Except for Palestine
Steven Salaita – February 24, 2019 |
Progressive except for Palestine, PEP (or PeP), is a familiar appellation.
Palestine solidarity activists have been using it for a long time to describe the kind of leftist who professes support for racial and economic justice without extending that concern to Palestinians. In other words, the appellation describes standard-issue liberals in the metropole.
In recent months a cognate has emerged: feminist except for Palestine. This species, often indistinguishable from the PEP, locates in settler colonization a space for women’s liberation. In some cases, FEPs affirm Zionist civility by highlighting male barbarity among Israel’s enemies. They have a cozy relationship with US intervention in backward regions of the globe and imagine that gender equality can be realized through Zionism. Lately, they’ve been trying to rid the Women’s March of radical affectations.
Other variations of the pro-Israel leftist exist, but PEPs and FEPs are the most common. I’m less interested in their political characteristics—again, they simply do what US liberals have always done—than in how anti-Zionists choose to name them. I’m not sure it’s wise to concede that people who invoke racial and sexual justice in order to affirm Zionism are fundamentally decent.
Before we look at these naming conventions, let’s dispose of a few pretenses: any belief that equality and Zionism can coexist is laughable. Nobody understands the silliness of “egalitarian” settlers better than Israel’s most fanatical supporters. The godfather of Likud, Vladimir Jabotinsky, mocked the notion that an ethnocratic state can facilitate Enlightenment values.
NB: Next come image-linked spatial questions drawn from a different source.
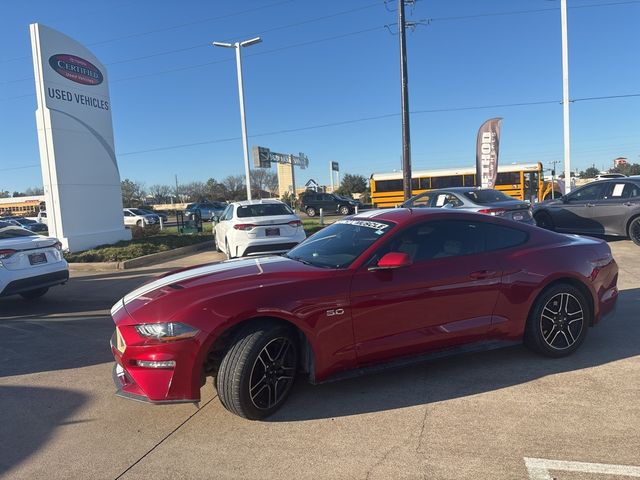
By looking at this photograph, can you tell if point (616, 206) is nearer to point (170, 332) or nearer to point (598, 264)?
point (598, 264)

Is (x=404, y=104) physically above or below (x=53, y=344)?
above

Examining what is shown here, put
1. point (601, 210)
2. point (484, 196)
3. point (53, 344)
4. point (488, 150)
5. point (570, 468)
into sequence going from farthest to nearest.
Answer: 1. point (488, 150)
2. point (601, 210)
3. point (484, 196)
4. point (53, 344)
5. point (570, 468)

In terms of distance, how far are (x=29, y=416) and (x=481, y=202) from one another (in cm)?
985

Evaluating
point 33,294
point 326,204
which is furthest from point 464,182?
point 33,294

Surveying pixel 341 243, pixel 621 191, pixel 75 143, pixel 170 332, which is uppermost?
pixel 75 143

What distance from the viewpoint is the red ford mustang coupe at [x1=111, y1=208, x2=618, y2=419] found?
346 cm

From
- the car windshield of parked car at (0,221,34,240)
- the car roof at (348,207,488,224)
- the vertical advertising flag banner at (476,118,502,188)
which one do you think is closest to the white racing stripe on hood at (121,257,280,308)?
the car roof at (348,207,488,224)

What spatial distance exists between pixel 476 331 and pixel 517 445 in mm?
1216

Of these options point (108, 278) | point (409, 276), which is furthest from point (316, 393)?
point (108, 278)

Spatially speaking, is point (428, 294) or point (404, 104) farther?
point (404, 104)

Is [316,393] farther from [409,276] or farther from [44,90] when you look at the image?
[44,90]

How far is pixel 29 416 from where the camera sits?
394 cm

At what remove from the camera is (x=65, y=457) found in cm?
326

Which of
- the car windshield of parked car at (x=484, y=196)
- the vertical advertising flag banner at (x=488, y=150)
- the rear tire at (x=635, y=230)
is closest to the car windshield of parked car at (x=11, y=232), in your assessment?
the car windshield of parked car at (x=484, y=196)
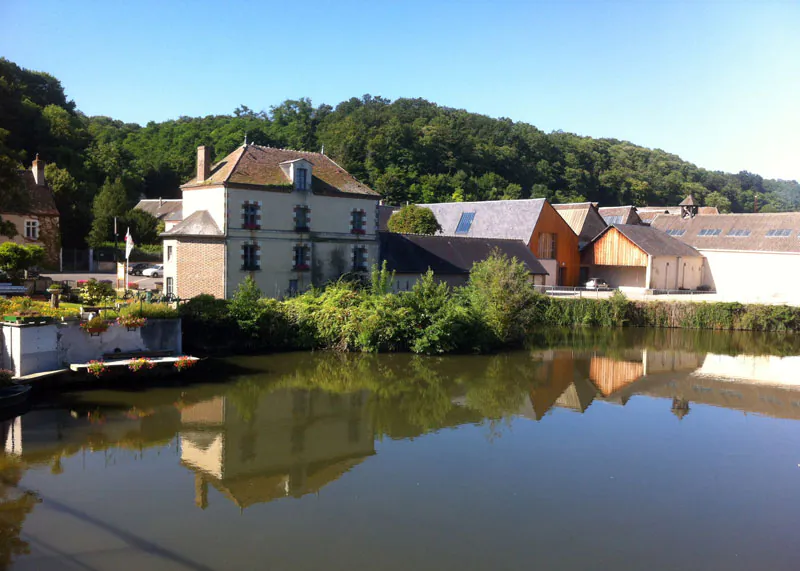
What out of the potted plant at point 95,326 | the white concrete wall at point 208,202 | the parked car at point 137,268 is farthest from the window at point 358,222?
the parked car at point 137,268

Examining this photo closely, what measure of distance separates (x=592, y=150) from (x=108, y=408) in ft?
258

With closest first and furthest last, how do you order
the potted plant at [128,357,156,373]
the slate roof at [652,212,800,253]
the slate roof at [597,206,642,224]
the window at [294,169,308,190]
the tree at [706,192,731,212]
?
the potted plant at [128,357,156,373] < the window at [294,169,308,190] < the slate roof at [652,212,800,253] < the slate roof at [597,206,642,224] < the tree at [706,192,731,212]

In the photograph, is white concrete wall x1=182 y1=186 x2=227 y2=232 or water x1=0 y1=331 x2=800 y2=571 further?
white concrete wall x1=182 y1=186 x2=227 y2=232

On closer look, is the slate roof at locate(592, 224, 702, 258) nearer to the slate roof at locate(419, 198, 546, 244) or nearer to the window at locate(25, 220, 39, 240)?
the slate roof at locate(419, 198, 546, 244)

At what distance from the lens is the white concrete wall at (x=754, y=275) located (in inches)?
1412

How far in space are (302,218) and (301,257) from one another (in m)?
1.44

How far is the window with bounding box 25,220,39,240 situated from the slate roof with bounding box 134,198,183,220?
36.7ft

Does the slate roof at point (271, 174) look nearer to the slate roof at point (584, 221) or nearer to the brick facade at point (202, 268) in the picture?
the brick facade at point (202, 268)

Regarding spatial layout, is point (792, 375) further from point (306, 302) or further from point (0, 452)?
point (0, 452)

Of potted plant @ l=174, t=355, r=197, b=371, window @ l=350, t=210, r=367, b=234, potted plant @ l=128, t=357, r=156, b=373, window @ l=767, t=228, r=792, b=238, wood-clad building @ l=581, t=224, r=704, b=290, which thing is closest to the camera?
potted plant @ l=128, t=357, r=156, b=373

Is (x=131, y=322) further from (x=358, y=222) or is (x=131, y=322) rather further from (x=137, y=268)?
(x=137, y=268)

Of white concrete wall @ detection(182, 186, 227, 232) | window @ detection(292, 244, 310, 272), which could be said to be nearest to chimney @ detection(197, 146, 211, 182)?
white concrete wall @ detection(182, 186, 227, 232)

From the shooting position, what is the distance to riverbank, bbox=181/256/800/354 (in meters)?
20.7

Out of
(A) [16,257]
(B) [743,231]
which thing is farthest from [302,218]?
(B) [743,231]
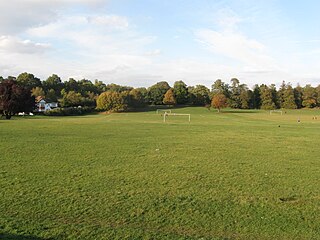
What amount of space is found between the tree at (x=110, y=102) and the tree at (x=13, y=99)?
4932cm

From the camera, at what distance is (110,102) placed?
4535 inches

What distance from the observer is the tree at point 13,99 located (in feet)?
202

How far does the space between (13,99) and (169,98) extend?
85240mm

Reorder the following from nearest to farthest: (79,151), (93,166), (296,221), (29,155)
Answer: (296,221), (93,166), (29,155), (79,151)

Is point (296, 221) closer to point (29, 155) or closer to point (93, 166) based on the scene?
point (93, 166)

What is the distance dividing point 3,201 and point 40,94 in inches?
5402

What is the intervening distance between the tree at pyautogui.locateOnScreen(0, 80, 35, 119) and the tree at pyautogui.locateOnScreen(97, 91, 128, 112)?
49.3 metres

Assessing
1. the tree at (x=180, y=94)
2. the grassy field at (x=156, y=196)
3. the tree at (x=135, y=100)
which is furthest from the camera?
the tree at (x=180, y=94)

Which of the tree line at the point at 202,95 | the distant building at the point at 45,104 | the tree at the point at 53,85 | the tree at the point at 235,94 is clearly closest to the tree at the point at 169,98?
the tree line at the point at 202,95

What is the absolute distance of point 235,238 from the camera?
22.8 ft

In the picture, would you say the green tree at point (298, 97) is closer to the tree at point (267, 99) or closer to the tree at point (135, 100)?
the tree at point (267, 99)

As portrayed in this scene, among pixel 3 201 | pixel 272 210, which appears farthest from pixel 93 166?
pixel 272 210

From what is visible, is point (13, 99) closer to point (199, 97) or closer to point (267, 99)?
point (199, 97)

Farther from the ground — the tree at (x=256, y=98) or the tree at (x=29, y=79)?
the tree at (x=29, y=79)
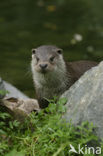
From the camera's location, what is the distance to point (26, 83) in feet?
22.7

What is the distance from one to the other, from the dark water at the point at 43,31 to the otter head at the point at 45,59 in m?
2.01

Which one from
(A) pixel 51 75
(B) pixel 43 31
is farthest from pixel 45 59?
(B) pixel 43 31

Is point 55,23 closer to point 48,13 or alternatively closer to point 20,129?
point 48,13

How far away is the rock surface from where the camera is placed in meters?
2.96

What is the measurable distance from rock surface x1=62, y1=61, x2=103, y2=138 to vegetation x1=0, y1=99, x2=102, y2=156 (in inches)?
2.5

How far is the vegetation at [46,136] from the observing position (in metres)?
2.83

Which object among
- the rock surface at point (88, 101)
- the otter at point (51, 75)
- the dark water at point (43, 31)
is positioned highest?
the dark water at point (43, 31)

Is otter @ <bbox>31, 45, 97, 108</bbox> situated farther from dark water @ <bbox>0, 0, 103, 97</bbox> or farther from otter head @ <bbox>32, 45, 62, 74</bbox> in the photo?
dark water @ <bbox>0, 0, 103, 97</bbox>

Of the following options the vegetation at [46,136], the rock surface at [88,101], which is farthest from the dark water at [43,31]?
the rock surface at [88,101]

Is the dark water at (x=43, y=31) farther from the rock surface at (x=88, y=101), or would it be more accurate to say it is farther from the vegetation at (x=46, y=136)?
the rock surface at (x=88, y=101)

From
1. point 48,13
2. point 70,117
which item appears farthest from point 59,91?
point 48,13

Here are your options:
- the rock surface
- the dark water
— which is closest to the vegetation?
the rock surface

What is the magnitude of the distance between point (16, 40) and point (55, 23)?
1.53m

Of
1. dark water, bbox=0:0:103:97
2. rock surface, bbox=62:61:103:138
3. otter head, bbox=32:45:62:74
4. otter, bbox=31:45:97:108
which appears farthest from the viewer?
dark water, bbox=0:0:103:97
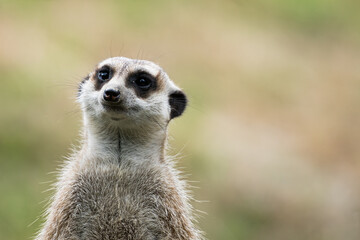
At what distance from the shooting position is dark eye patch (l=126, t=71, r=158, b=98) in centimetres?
589

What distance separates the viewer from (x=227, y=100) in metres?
12.3

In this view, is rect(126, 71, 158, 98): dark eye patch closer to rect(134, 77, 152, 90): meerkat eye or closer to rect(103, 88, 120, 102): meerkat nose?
rect(134, 77, 152, 90): meerkat eye

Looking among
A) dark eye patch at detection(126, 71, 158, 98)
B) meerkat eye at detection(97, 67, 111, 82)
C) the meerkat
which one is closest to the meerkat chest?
the meerkat

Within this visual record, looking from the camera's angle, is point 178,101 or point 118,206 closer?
point 118,206

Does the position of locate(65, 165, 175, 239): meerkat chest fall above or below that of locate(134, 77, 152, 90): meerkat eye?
below

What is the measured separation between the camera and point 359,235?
9.39 m

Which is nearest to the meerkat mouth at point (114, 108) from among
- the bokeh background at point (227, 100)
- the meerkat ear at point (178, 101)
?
the meerkat ear at point (178, 101)

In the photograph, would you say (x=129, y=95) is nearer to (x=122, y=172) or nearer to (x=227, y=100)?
(x=122, y=172)

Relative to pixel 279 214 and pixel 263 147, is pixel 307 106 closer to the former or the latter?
pixel 263 147

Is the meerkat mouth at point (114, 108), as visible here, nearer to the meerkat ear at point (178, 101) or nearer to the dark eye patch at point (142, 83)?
the dark eye patch at point (142, 83)

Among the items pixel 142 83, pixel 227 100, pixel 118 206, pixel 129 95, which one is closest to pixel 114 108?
pixel 129 95

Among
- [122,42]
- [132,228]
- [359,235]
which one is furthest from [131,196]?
[122,42]

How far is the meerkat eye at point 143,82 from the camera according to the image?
5938 millimetres

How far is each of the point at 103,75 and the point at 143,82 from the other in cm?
24
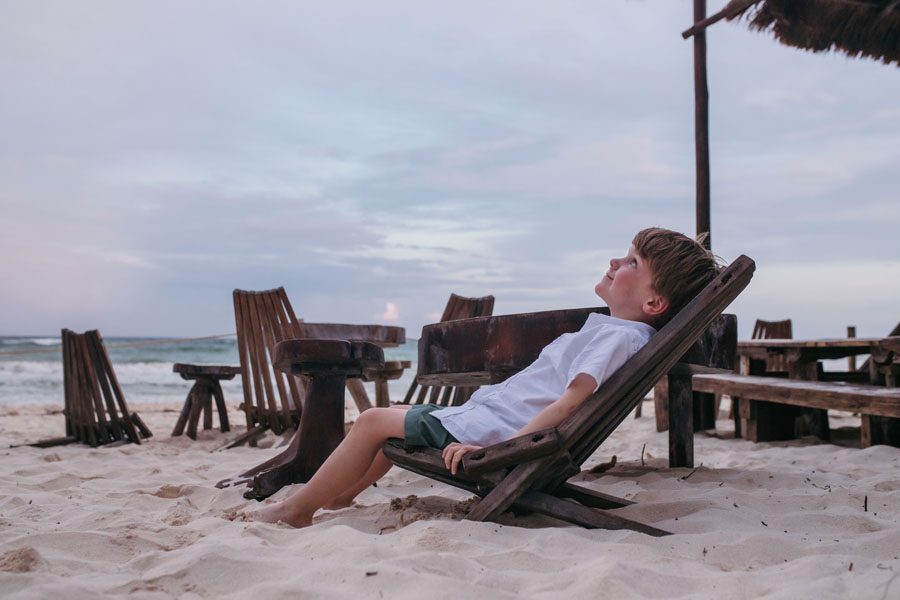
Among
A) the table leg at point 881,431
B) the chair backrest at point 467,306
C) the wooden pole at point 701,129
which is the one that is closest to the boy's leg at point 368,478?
the table leg at point 881,431

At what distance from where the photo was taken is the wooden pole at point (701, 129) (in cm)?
640

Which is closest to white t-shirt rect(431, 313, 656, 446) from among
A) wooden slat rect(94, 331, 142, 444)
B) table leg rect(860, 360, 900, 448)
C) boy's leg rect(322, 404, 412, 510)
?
boy's leg rect(322, 404, 412, 510)

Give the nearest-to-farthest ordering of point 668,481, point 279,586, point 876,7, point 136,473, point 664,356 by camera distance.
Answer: point 279,586 → point 664,356 → point 668,481 → point 136,473 → point 876,7

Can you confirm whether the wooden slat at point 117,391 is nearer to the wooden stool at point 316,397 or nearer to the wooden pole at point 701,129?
the wooden stool at point 316,397

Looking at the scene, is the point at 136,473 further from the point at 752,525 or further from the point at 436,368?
the point at 752,525

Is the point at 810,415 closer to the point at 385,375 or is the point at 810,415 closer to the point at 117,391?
the point at 385,375

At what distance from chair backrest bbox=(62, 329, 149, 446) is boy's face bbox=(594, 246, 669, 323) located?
15.4 feet

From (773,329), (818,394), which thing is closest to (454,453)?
(818,394)

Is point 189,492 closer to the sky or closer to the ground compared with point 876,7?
closer to the ground

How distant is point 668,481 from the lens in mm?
3057

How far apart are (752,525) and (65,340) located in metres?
5.60

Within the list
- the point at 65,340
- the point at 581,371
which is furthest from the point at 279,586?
the point at 65,340

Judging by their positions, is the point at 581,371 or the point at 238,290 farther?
the point at 238,290

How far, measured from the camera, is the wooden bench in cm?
399
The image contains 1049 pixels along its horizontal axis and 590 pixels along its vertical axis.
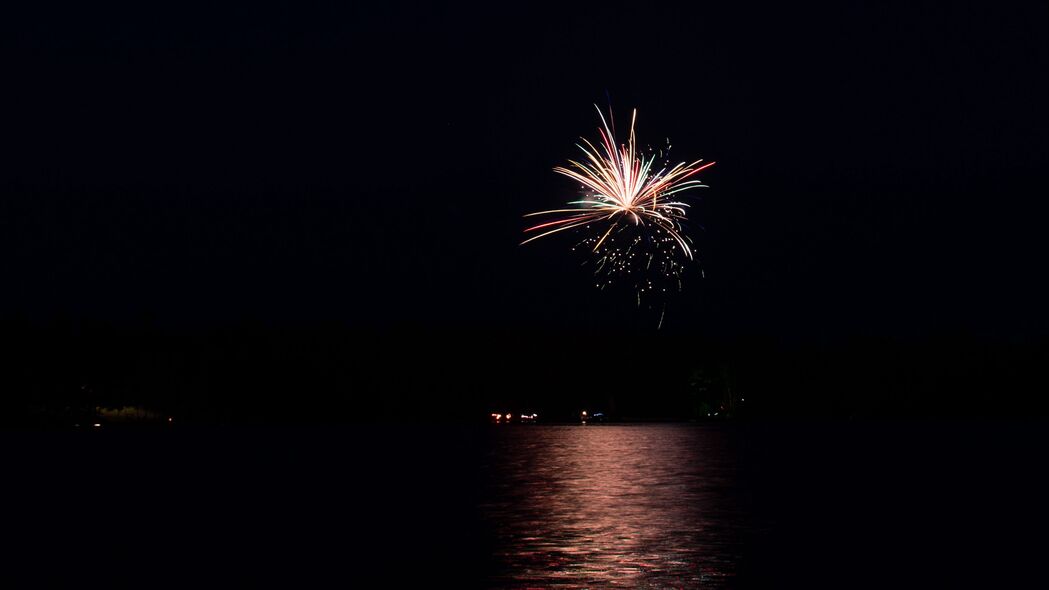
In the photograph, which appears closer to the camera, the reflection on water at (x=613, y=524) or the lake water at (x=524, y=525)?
the reflection on water at (x=613, y=524)

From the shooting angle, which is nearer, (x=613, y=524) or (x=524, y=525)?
(x=613, y=524)

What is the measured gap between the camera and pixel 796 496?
157ft

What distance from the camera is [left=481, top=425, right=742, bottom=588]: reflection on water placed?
972 inches

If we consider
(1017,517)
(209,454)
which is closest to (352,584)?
(1017,517)

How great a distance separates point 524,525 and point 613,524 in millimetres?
2360

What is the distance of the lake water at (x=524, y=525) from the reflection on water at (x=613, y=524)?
0.34 feet

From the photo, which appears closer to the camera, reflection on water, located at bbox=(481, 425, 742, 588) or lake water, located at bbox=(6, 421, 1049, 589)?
reflection on water, located at bbox=(481, 425, 742, 588)

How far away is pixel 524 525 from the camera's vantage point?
3541 centimetres

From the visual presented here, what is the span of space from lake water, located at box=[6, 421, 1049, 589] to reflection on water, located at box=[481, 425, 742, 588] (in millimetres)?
103

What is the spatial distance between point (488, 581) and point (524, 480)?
111ft

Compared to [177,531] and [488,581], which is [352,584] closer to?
[488,581]

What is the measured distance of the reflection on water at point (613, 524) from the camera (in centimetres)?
2469

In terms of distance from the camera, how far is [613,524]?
115ft

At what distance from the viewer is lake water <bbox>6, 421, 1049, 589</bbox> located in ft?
83.5
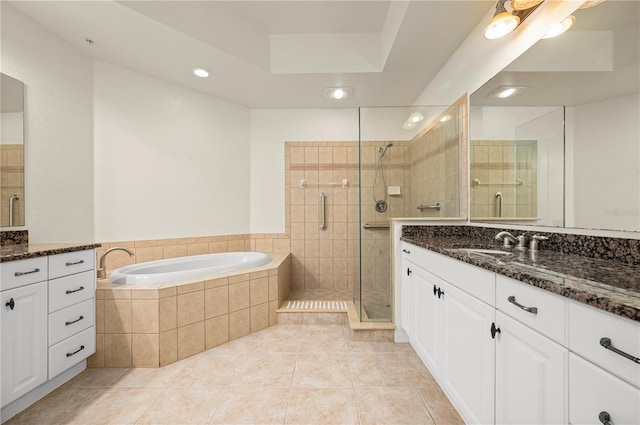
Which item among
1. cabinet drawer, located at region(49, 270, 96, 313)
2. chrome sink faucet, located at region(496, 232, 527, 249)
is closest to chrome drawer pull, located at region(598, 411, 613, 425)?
chrome sink faucet, located at region(496, 232, 527, 249)

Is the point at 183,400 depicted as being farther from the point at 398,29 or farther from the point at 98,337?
the point at 398,29

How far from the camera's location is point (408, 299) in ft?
6.29

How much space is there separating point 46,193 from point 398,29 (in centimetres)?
295

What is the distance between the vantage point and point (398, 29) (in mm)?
1843

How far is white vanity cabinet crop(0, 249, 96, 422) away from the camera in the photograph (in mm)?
1275

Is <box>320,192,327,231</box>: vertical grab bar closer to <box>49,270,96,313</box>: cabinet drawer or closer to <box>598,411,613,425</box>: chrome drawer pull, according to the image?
<box>49,270,96,313</box>: cabinet drawer

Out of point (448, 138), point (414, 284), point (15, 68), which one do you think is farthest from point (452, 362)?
point (15, 68)

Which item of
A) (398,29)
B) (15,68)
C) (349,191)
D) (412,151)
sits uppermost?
(398,29)

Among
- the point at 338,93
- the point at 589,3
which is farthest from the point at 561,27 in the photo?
the point at 338,93

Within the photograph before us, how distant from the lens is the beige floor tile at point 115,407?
133 cm

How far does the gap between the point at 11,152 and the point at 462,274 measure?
2.96 meters

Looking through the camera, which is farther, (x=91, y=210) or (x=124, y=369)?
(x=91, y=210)

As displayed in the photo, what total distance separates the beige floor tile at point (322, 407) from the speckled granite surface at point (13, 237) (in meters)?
2.16

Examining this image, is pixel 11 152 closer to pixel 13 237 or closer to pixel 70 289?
pixel 13 237
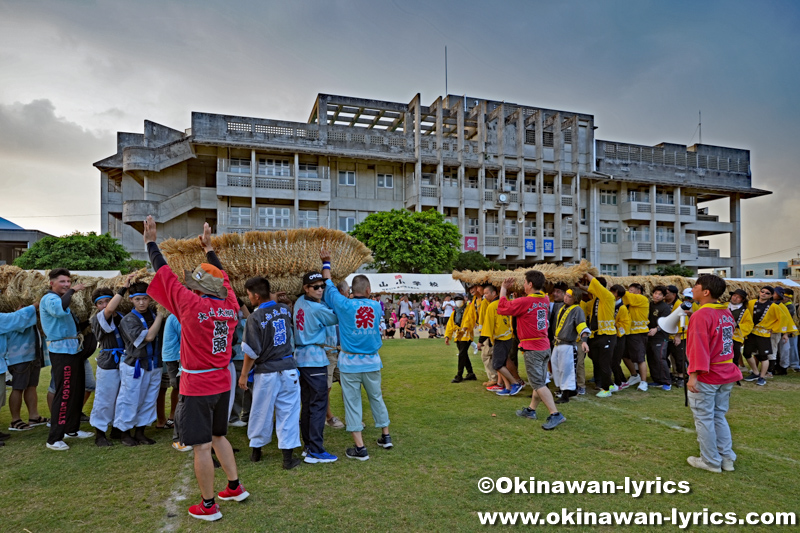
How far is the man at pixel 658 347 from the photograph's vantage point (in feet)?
30.0

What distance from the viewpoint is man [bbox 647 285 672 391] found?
9148 millimetres

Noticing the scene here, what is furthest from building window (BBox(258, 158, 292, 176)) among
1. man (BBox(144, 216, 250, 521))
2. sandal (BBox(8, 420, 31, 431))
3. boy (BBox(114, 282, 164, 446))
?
man (BBox(144, 216, 250, 521))

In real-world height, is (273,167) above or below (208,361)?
above

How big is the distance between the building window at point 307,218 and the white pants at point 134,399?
30.8 meters

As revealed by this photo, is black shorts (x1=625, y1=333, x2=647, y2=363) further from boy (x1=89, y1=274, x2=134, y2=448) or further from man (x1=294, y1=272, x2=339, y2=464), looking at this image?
boy (x1=89, y1=274, x2=134, y2=448)

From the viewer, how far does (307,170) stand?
122 ft

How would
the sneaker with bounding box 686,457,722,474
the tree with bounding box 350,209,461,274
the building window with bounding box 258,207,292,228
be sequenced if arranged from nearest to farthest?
1. the sneaker with bounding box 686,457,722,474
2. the tree with bounding box 350,209,461,274
3. the building window with bounding box 258,207,292,228

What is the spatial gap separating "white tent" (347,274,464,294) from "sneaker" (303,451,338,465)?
1648cm

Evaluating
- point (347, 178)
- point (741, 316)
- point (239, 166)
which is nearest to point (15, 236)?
point (239, 166)

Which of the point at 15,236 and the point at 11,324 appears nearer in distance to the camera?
the point at 11,324

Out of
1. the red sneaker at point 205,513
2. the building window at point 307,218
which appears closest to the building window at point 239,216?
the building window at point 307,218

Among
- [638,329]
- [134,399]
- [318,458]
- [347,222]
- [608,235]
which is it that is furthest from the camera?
[608,235]

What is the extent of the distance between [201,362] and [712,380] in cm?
503

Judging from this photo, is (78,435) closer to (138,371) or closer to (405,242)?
(138,371)
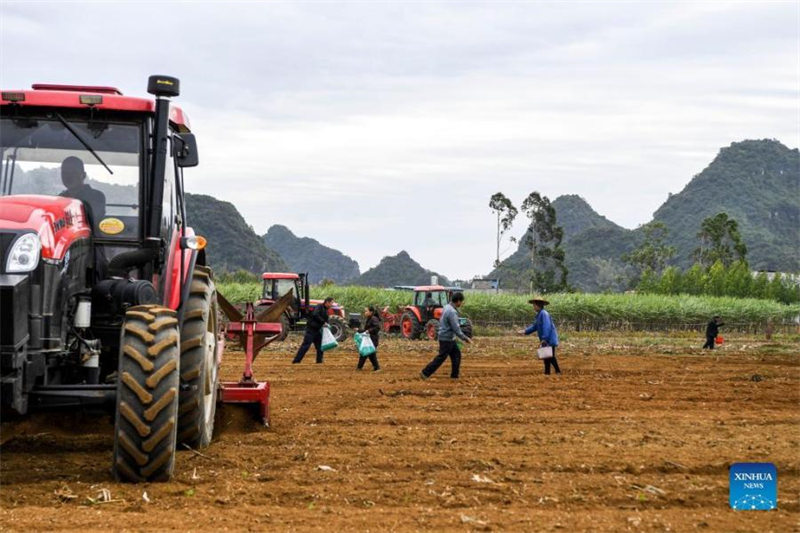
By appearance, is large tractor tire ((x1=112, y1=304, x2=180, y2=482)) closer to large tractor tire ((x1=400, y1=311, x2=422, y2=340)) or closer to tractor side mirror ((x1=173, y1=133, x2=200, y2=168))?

His crankier heir, Meir Kahane, declared that “a Western democracy and Zionism are not compatible. You can’t have both.”
Because it is embedded in global capitalism, Israel, the political manifestation of Zionism, will always work against liberation. Attaching a progressive agenda to the well-being of nation-states is a gift to the ruling class.
As for appending “except for Palestine” to a positive identity (progressive, feminist, and so forth), we ought to consider what happens to Palestine in these formulations. It unwittingly becomes background context to liberal self-absorption.
I argue in Uncivil Rites that PEP is too generous a descriptor for those who support Israel, but my appeal to change the phrase to something like RBI—regressive because of Israel—never caught on. I understand that persuading people to alter ingrained terminology is a difficult (and often foolish) task and that meaning changes according to speaker and audience, but I’m not ready to abandon the effort. Those who dispose of Palestine shouldn’t be allowed to claim a solid politics.
Why replace “progressive” with “regressive”? Humans, after all, have a right to describe their own identities. If somebody chooses to support Israel, a settler colony that steals land, destroys crops, bulldozes homes, imprisons children, and murders civilians, then regressiveness is a vital feature of that person’s outlook. Self-description doesn’t supersede material loyalty.
Furthermore, accepting a Zionist’s self-description as progressive or feminist (or socialist or anti-racist or whatever) renders Palestine subservient to arbitrary branding choices. Exposing hypocrisy is satisfying, but less so if it elides the import of Palestinian liberation. It’s better to scrutinize Israel as a source of moral privation rather than situating Palestine as a void that signifies an incomprehensible lapse of morality.
Or, put more simply, a progressive or feminist (or socialist or anti-racist or whatever) with shit politics on Palestine isn’t somebody with an inconsistency; it’s somebody with shit politics in general. Supporting Israel isn’t a respite from otherwise admirable ethics; it portends ethical flaws across a range of issues.
Palestine is a great irritant to liberal activists, pundits, and politicians. It either illuminates their duplicity or upsets their ruling class sponsors. In turn, those with inherently regressive politics approach the nation with a combination of avoidance, dishonesty, gutlessness, and dissimulation. Let Palestine fill such invertebrates with dread. In fact, facilitate that process. These people already extol our colonizer. Why allow them to also reduce our homeland to a state of exception?